▶ [EXTRACT]

▼▼▼

The recovery threshold of this scheme takes the same value as the recovery threshold of the poly-entangled scheme of Theorem 1 [18].

5. Results and Comparison with the State-of-the-Art

We provide some comparison plots that highlight parameter regions of interest. In Figure 2, we compare the two variants of our own scheme. The recovery threshold when considering the maximal degree of the resulting product polynomial is shown alongside the count of possibly non-zero coefficients. We see that significant gains can be achieved, especially in the higher collusion number region.

In Figure 3, we compare our (non-zero coefficient) scheme with the SGPD scheme presented in [19]. For $K>1$, we see that, except for very low values of T, our new scheme outperforms the SGPD scheme. This comparison of the recovery threshold for the two schemes is well justified since they use the same division of the matrices and will have identical upload and download costs per server.

▲▲▲

▶ [INFORMATION SUPPLIED]
▼▼▼

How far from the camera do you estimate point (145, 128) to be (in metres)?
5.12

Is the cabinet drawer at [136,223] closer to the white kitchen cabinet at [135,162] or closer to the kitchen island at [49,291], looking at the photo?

▲▲▲

▶ [WHAT IS REQUIRED]
Please answer from the recovery-threshold excerpt:
1. The scheme's recovery threshold takes the same value as that of which scheme?
2. In the Figure 2 comparison, in which region are significant gains especially achievable?
3. What two things do the new scheme and the SGPD scheme share that justify comparing their recovery thresholds?

▶ [COMPLETED EXERCISE]
1. The poly-entangled scheme of Theorem 1 [18].
2. The higher collusion number region.
3. They use the same division of the matrices and have identical upload and download costs per server.